Another well-known form of the band-pass filter is the transverse electromagnetic (TEM) mode filter. One group of TEM-mode band-pass filters uses interdigital resonators disposed between first and second ground planes, and are referred to herein as TEM-mode interdigital band-pass filters. Examples of TEM-mode interdigital band-pass filters are shown in U.S. Pat. Nos. 3,327,255, Bolljahn, et al.; 3,348,173, Matthaei, et al.; and 4,020,428, Friend, et al. A basic reference is D. D. Grieg and H. F. Englemann, "Microstrip--A New Transmission Technique for the Kilomegacycle Range," Proc. I.R.E., Volume 40, December 1952, pages 1644-1650.
FIGS. 1 and 2 show two views of the TEM-mode interdigital band-pass filter. FIG. 1 is a top plan view of the filter with the top ground plane removed, whereas FIG. 2 is a side perspective view of the filter. As is taught by the Bolljahn, et al. patent, a TEM-mode interdigital band-pass filter having n filter sections (where n is a positive integer) requires n+2 interdigital resonators. As shown in FIGS. 1 and 2, each interdigital resonator a.sub.i (where i goes from 1 to n+2) is rectangular in shape and has a length of dimension e and a width of dimension c.sub.i. Each resonator a.sub.i has a very small depth and is typically made of electrically conductive foil. This form for resonators a.sub.i is called stripline, sandwich-line, and sometimes microstrip. However, it should be noted that the depth of each resonator a.sub.i can be increased so that each resonator a.sub.i is in the form of a cylinder, bar, etc.

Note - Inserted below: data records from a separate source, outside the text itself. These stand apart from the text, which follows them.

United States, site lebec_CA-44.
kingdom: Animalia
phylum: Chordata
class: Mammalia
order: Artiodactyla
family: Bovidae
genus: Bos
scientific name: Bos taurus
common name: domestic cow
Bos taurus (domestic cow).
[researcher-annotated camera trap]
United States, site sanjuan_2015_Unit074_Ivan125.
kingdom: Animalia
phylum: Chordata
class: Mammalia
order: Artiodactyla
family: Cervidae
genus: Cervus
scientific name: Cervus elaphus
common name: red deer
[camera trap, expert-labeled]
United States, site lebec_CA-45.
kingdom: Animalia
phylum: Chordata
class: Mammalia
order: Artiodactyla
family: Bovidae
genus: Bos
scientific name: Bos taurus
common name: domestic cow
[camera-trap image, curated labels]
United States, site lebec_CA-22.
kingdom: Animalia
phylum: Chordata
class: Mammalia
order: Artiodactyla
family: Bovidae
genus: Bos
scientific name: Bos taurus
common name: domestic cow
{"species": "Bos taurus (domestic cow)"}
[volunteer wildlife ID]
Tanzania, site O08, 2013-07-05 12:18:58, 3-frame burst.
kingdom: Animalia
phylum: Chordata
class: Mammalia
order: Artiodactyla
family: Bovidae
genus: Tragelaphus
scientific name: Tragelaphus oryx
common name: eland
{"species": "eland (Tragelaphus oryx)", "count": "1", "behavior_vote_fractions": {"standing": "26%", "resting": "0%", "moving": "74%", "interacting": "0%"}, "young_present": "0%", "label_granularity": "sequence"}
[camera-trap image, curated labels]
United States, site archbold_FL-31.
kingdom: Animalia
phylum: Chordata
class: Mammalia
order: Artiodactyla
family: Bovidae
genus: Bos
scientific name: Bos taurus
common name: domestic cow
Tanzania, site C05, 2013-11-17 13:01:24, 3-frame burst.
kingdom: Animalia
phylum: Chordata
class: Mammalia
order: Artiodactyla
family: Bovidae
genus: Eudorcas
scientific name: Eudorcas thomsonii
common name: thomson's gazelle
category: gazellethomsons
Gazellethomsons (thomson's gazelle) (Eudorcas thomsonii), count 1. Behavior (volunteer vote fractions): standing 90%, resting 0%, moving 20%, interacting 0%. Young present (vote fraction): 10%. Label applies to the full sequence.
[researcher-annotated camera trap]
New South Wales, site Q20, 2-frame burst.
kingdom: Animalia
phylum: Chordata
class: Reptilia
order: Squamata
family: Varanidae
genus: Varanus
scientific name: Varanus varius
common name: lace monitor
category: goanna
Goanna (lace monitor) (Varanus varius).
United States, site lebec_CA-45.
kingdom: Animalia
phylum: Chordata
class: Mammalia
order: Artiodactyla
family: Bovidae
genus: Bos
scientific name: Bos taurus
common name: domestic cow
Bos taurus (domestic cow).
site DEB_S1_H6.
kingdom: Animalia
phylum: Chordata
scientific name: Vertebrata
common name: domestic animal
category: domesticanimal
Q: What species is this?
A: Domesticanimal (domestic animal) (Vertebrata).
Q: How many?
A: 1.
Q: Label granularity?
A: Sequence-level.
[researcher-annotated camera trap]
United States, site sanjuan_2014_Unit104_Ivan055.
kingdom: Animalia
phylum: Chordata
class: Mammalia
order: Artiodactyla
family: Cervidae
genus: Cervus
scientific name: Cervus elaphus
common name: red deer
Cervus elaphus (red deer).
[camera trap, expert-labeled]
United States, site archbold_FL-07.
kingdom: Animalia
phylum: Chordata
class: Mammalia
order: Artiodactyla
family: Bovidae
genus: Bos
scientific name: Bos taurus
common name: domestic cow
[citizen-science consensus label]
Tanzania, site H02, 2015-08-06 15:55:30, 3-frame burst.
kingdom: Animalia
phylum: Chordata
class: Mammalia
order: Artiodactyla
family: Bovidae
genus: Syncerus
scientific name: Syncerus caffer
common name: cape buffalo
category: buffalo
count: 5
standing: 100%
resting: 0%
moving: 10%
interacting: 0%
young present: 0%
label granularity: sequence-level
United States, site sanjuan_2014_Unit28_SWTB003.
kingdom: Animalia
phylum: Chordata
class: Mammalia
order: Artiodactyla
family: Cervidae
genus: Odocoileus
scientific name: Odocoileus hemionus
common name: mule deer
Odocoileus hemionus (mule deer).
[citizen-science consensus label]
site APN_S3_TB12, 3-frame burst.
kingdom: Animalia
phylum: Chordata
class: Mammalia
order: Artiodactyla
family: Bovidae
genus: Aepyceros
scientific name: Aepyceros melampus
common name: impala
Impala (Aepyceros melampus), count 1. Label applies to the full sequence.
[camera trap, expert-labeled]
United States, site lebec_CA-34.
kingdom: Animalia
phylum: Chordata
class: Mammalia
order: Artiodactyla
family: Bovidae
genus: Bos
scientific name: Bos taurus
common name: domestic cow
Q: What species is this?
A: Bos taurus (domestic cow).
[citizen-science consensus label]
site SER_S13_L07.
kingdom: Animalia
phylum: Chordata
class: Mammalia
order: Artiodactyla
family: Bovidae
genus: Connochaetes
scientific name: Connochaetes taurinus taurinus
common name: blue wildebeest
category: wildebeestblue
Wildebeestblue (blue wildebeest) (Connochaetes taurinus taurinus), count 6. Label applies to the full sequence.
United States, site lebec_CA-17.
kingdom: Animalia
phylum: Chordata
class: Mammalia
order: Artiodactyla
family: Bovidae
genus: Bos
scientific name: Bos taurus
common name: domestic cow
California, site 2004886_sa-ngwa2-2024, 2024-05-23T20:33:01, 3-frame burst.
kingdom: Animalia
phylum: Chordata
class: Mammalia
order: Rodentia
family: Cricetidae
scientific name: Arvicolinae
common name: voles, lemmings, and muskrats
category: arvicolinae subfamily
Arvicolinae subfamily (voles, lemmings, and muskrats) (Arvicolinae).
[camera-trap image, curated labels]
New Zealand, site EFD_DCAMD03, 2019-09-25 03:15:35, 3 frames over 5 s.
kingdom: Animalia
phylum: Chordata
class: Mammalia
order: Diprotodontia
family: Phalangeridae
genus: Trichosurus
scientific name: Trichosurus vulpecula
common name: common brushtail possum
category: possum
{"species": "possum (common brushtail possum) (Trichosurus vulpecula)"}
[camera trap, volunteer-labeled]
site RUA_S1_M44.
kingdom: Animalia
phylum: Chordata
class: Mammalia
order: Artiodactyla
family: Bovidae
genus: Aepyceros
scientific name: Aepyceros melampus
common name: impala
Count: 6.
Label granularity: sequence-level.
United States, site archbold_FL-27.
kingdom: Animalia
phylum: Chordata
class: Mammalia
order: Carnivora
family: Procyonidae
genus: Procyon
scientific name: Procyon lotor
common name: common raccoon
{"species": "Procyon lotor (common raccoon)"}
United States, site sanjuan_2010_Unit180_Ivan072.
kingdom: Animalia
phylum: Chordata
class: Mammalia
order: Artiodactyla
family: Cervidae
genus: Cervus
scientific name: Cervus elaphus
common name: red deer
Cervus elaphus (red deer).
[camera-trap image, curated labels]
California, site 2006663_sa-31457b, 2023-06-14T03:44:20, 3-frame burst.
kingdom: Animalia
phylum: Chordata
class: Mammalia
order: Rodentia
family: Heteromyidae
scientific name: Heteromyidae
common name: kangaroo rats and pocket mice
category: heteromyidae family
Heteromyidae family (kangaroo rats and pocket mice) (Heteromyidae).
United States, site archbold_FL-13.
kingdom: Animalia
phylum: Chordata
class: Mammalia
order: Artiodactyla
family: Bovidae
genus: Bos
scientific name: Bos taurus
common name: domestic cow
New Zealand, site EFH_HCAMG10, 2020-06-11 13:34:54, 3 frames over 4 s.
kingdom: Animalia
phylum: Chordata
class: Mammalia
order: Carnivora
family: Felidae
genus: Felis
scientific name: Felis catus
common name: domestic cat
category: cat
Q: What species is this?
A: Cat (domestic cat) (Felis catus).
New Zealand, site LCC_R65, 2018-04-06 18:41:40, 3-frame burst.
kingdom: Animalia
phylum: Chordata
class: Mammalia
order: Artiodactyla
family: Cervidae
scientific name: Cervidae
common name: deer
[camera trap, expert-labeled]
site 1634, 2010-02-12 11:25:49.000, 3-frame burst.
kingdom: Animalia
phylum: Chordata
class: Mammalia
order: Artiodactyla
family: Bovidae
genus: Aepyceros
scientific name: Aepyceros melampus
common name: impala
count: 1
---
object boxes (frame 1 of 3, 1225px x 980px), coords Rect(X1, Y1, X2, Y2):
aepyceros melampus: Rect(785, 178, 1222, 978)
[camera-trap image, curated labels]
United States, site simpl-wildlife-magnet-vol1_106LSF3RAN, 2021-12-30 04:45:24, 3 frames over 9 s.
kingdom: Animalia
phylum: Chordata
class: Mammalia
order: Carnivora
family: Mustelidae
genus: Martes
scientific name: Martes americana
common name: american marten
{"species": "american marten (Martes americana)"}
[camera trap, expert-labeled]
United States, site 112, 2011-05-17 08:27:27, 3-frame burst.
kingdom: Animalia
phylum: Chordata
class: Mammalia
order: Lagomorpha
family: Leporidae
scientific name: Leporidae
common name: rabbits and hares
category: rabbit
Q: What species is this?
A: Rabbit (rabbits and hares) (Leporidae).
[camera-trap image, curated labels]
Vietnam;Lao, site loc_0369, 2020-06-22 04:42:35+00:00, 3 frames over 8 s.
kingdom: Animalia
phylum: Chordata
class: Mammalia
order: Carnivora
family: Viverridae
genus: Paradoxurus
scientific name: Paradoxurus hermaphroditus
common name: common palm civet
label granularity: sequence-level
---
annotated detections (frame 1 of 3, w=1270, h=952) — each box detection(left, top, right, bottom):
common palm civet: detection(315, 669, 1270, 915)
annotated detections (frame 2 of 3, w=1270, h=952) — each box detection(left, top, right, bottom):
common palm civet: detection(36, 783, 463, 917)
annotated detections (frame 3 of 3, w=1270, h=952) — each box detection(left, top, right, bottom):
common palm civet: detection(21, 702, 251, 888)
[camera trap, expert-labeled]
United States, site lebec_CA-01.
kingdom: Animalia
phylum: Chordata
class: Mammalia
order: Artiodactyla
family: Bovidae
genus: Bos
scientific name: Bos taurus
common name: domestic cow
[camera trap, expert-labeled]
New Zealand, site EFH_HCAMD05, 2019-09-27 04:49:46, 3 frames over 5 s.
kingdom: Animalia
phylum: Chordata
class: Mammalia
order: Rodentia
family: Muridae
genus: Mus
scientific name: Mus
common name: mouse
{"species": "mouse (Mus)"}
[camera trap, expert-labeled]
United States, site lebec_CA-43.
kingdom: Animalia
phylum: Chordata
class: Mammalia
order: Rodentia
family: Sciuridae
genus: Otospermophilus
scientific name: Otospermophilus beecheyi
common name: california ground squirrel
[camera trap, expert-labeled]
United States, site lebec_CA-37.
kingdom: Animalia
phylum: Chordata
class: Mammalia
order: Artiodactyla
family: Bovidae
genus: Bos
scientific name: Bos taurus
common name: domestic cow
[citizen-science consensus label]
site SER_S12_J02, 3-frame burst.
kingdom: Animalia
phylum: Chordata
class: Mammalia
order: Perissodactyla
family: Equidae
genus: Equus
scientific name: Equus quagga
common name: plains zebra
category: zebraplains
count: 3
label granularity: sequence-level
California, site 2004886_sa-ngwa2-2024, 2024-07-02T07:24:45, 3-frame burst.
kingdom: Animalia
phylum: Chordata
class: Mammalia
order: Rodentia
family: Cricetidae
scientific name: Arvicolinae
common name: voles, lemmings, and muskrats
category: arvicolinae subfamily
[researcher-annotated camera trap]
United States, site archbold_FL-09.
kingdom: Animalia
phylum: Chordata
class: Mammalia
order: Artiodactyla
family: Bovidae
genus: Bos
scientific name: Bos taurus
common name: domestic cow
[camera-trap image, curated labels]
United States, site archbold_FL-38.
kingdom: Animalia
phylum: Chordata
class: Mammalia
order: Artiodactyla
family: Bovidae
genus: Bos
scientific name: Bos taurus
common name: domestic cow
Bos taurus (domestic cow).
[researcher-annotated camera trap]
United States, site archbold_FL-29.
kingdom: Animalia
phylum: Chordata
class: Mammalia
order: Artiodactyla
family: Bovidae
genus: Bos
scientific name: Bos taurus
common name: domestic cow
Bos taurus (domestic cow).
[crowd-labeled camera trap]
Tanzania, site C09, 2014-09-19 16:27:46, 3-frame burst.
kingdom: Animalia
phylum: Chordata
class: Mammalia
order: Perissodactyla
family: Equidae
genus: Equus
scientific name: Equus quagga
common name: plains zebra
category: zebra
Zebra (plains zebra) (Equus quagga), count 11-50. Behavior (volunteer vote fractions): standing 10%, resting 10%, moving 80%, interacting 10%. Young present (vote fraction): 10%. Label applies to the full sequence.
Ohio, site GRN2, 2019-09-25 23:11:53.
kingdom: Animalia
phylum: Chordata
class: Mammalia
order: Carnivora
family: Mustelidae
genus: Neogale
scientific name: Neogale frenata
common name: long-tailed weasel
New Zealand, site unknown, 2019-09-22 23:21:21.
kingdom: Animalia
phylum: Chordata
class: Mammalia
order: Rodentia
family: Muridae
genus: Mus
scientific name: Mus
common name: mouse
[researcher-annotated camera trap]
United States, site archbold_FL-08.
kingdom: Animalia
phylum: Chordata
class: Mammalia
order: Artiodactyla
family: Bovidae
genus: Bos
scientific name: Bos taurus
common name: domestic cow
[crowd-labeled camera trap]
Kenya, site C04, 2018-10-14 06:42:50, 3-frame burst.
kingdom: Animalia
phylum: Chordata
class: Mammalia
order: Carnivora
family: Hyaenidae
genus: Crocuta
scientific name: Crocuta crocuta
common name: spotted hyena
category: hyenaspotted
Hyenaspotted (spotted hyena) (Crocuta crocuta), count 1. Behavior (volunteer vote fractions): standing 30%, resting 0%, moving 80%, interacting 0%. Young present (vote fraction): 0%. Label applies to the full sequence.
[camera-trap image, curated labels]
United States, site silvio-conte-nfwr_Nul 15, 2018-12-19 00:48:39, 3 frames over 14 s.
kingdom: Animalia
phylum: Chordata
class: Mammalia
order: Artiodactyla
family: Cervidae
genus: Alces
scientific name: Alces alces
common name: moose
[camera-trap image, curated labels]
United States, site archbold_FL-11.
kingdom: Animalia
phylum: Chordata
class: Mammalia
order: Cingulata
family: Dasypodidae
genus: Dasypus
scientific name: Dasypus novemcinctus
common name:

Resonators a.sub.i are arranged in parallel so that they define a plane. The space separating each pair of adjacent resonators a.sub.i, a.sub.i+1 is of dimension d.sub.i,i+1. The left-most resonator a.sub.1 is the input resonator, and the right-most resonator a.sub.n+2 is the output resonator. Because the TEM-mode interdigital band-pass filter is electrically reciprocal, the input could be resonator a.sub.n+2 and the output could be resonator a.sub.1. Each resonator a.sub.i has one grounded end which is opposite to the grounded end of the adjacent resonators a.sub.i-1, a.sub.i+1. This sequence of electrical connection accounts for the use of the term interdigital in the art to describe this group of filters.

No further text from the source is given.